Writer: Kodie Bedford
Director: Jason Klarwein
Belvoir Street Theatre
October 24 – November 29, 2020
Ostensibly, Kodie Bedford’s comedy is about the reunion of a dysfunctional family drawn back to Geraldton by their grandmother’s imminent death. However, on the well-tried principle that comedy makes unpalatable truths acceptable, it is an ultimately hopeful interrogation of post-colonial Australia.
As the audience sits facing an old-fashioned wallpapered and carpeted room, listening to an 80s pop tune from a cassette player and surveying assorted mementoes and photographs decorating a floating shelf, they in turn are surveyed by a revolving and uncomfortable spotlight. They are here, it is being suggested, to answer uncomfortable questions.
When the sharp-tongued but appealing Bernadette (Chenoa Deemal) enters she straightaway points an accusing finger. Racism in Sydney is complicated, she says, and she’s glad to be back in Geraldton (and we note that she removes her white boots) where discrimination is obviously felt and crudely expressed. Things being “complicated” is a keynote of the play and a conflicted Bernadette, the most responsible and empathetic of the assembled family, struggles to establish order out of chaos.

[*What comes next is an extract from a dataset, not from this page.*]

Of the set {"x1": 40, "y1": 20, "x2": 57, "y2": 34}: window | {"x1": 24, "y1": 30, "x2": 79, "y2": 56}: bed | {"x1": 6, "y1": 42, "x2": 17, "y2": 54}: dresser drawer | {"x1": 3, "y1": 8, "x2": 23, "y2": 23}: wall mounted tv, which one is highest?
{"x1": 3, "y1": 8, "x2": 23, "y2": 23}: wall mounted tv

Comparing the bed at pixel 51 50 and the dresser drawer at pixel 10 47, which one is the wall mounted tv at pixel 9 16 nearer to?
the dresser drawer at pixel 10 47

Nan (Valerie Bader), once wheeled onto the stage in her hospital bed, and emphatically silent, is the focal point of the stage action. She has held her multi-cultural, emotionally dysfunctional and gender-diverse family together, but who will, who can, inherit her role? Her daughter, the irrepressible but sad clown Dawn (Sacha Horler), who has been committed several times, and her grandchildren – the gay Sebastian (Alex Stylianou), up-tight farmer’s wife, Marie (Shirong Wu), and anxiety-prone Bernadette, fathered by respectively Maltese, Chinese and Aboriginal boyfriends – all have enough problems managing their own lives and mismanaging familial relationships.
Bedford makes use of the “outsider”, Bernadette’s Aboriginal fiancé, Izzy (Bjorn Stewart), who arrives unexpectedly, to highlight the craziness of the routines and rules the family have evolved to keep them together. Most of those rules centre around controlling Dawn and she, seizing upon Izzy’s bewilderment, tries to seduce him by inviting him outside to look at her caravan, performs an outrageously funny dance with a dildo and compels everyone to join in a very pointed mock funeral. While Izzy is confused, he has the capacity to embrace the family’s discordance.

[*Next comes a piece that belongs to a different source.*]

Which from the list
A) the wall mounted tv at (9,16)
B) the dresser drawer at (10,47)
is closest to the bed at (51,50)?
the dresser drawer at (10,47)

While Bernadette is obviously the one who has the capacity to centre the family, she is held back by fear. Since a child, she has been haunted by the barbaric descent into madness and murderous massacre of the Dutch mutineers following the wreck of the Batavia, and she is now haunted by the fear that she and her siblings are destined to become mad. Is her family cursed? Are we all cursed?
Bedford’s Cursed! is a strong and thought-provoking play, at times hilarious, at times heartbreakingly sad. Klarwein’s direction is firm and well supported by a very convincing cast with standout performances by Sacha Horler and Chenoa Deemal.